### Material supplied:

#####

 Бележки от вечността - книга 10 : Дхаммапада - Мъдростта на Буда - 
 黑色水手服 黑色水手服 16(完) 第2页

#####

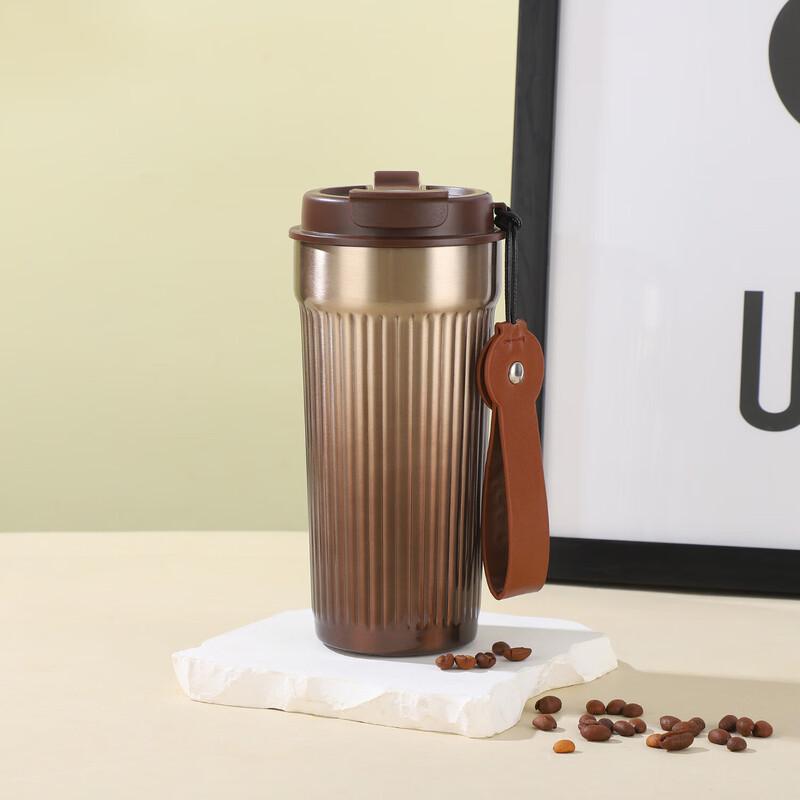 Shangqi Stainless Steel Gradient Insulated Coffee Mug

#####

### The task:
Extract from the listing above the lines between the line containing "Бележки от вечността" and the line containing "黑色水手服 黑色水手服 16(完) 第2页", keeping both of those lines. Output nothing else.

### Output of the task:
 Бележки от вечността - книга 10 : Дхаммапада - Мъдростта на Буда - 
 黑色水手服 黑色水手服 16(完) 第2页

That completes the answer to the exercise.